The discovery stems from research into a malaria vaccine for pregnant women. The disease poses a particular threat because it attacks the placenta. Danish researchers in Copenhagen and British Columbia discovered that the carbohydrate that the malaria parasite attaches itself to in the placenta is also present in cancer cells. The carbohydrate promotes growth.
The researchers stitched a toxin to the protein which then sought out cancer cells and attached itself just as the protein does with placenta. The toxin was released within the tumor and proceeded to destroy it.
The discovery was published in the journal Cancer Cell.
“For decades, scientists have been searching for similarities between the growth of a placenta and a tumor,” Ali Salanti from the University of Copenhagen said in a statement. “The placenta is an organ, which within a few months grows from only few cells into an organ weighing approximately two pounds, and it provides the embryo with oxygen and nourishment in a relatively foreign environment.

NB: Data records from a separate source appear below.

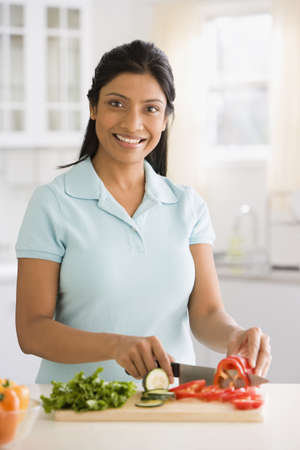 Indian woman cutting vegetables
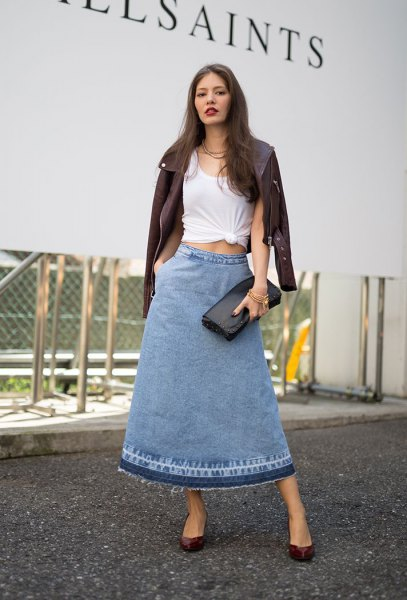 white knotted tee with black leather jacket and long flared skirt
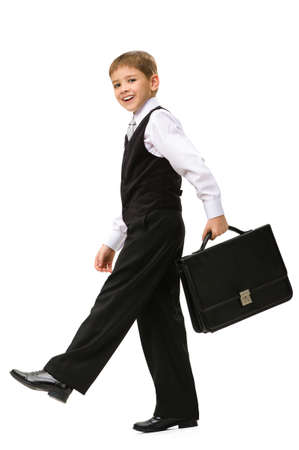 Full-length portrait of little businessman walking with black case in hands, isolated on white. Concept of leadership and success photo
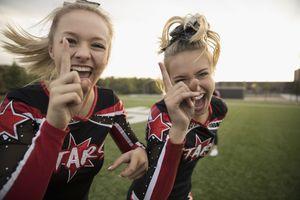 Two enthusiastic teenage girl high school cheerleading team gesturing, celebrating
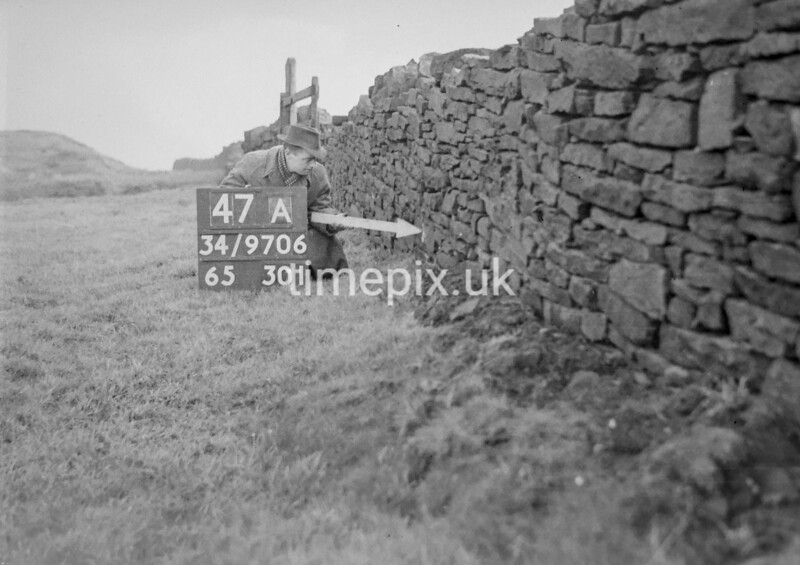 SD970647A, Man marking Ordnance Survey minor control revision point with an arrow in 1950s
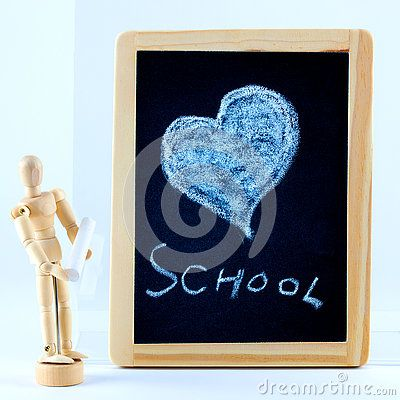 A blackboard with a chalk drawing of a heart and the word school and a little…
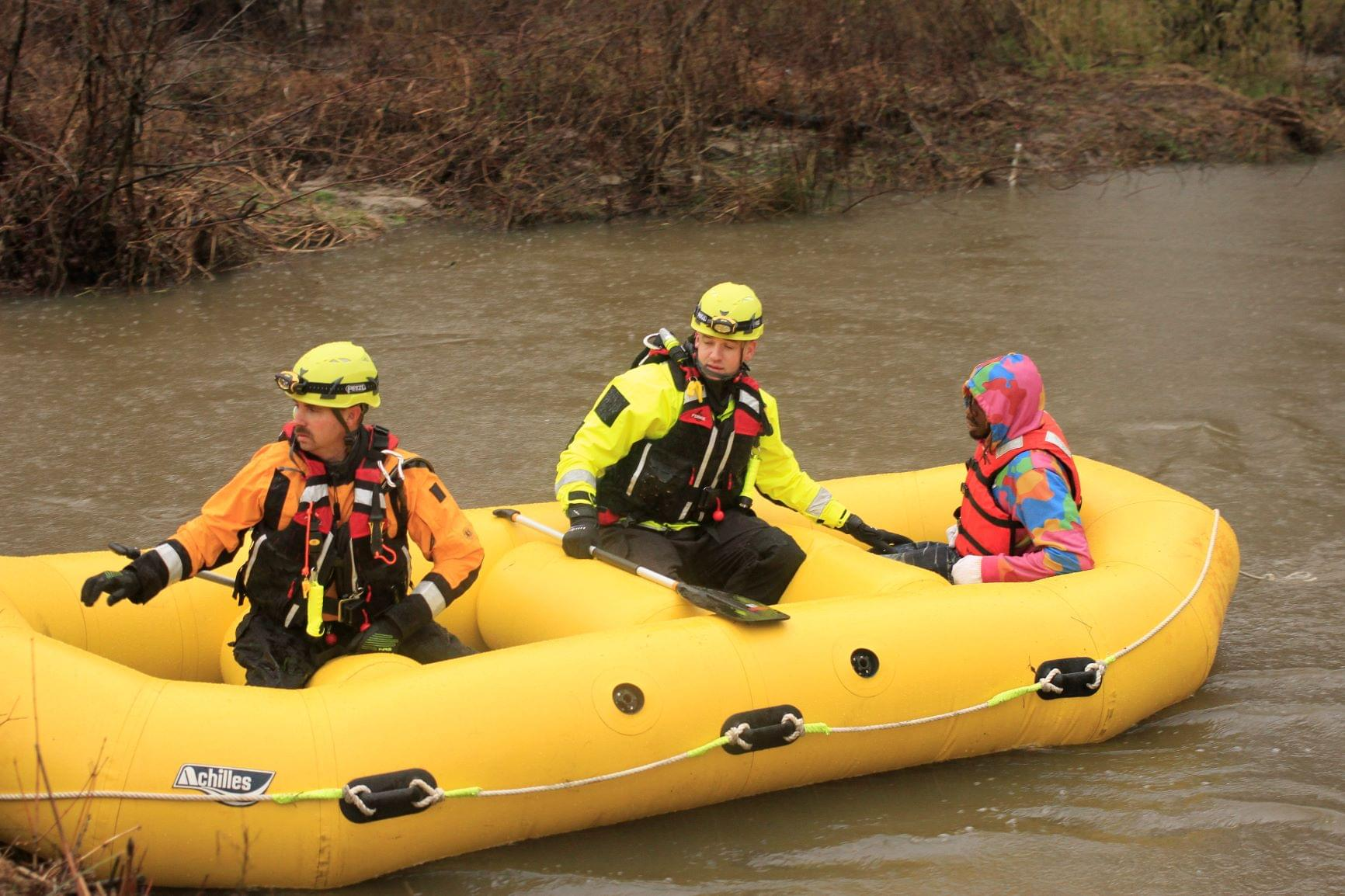 Driver Rescued After Vehicle Ends Up In Creek (PHOTO GALLERY)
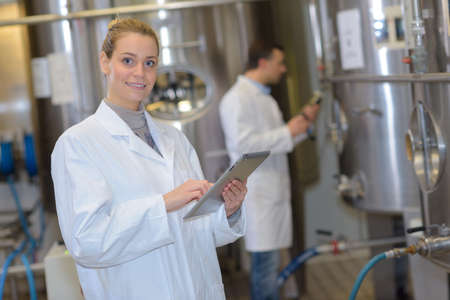 microbrewery: scientist team next to a metal vat in the factory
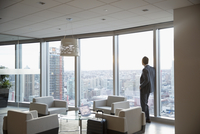 Pensive businessman with suitcase at window in highrise lounge, looking at view 11096049604| 写真素材・ストックフォト・画像・イラスト素材|アマナイメージズ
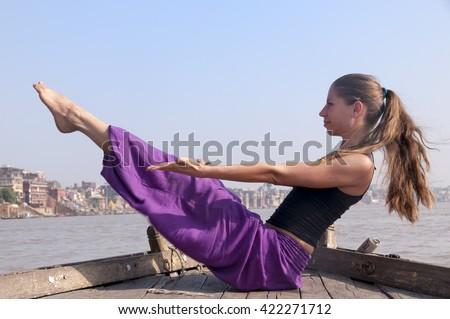 Young female practising yoga pose Navasana on the boat over Ganga river, India - stock photo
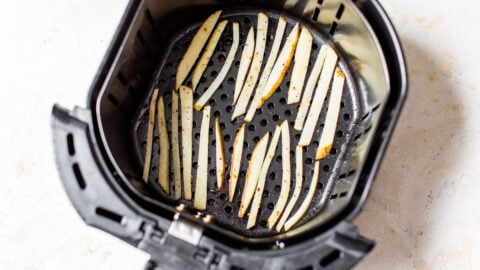 Potato slices in a kitchen appliance basket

In a manner of speaking, tumors do much the same, they grow aggressively in a relatively foreign environment.”
Salanti said in an email that the malaria protein was formed in the laboratory and carried no risk of infecting patients with malaria.
They hope to conduct the first clinical trial in four years.
“The biggest questions are whether it’ll work in the human body and if the human body can tolerate the doses needed without developing side effects,” Salanti said in a statement. “But we’re optimistic because the protein appears to only attach itself to a carbohydrate that is only found in the placenta and in cancer tumors in humans.